Whenever i use curl(php) to download a page it downloads everything on the page like images, css files or javascript files. but sometimes i dont want to download these. can i control the resources that i download through curl. i have gone through the manual but i havent found an option that can make this happen? Please dont suggest getting the whole page and then using some regex magic because that would still download the page and increase load time.

= = = = = = =

[AIM OF THE EXERCISE] Name every kind of file that the curl post above says gets downloaded along with a page.

[COLLECTED MATERIAL]
= = = = = = =

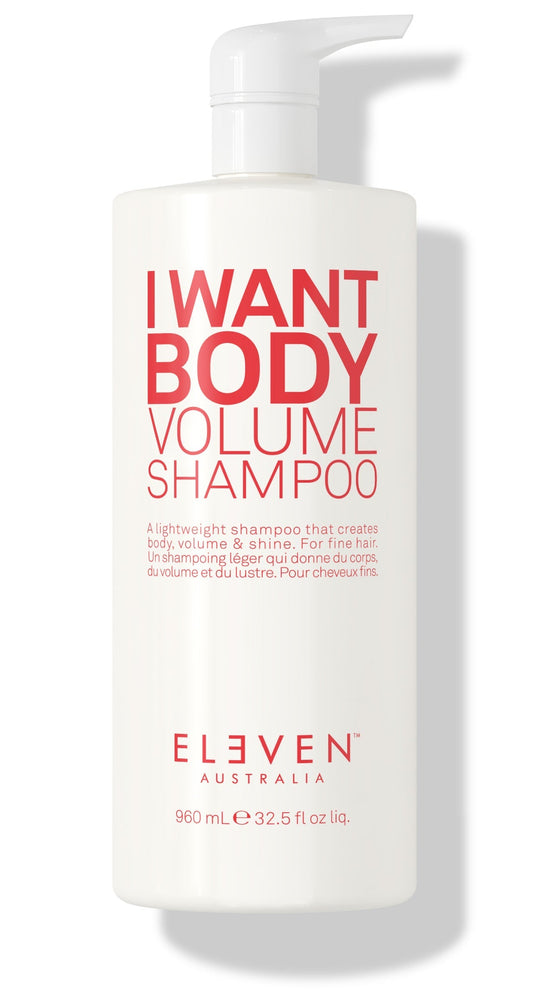 Eleven Australia I Want Body Volume Shampoo – official product image 2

= = = = = = =

[SOLUTION FOR THIS TASK] Images, CSS files, and JavaScript files.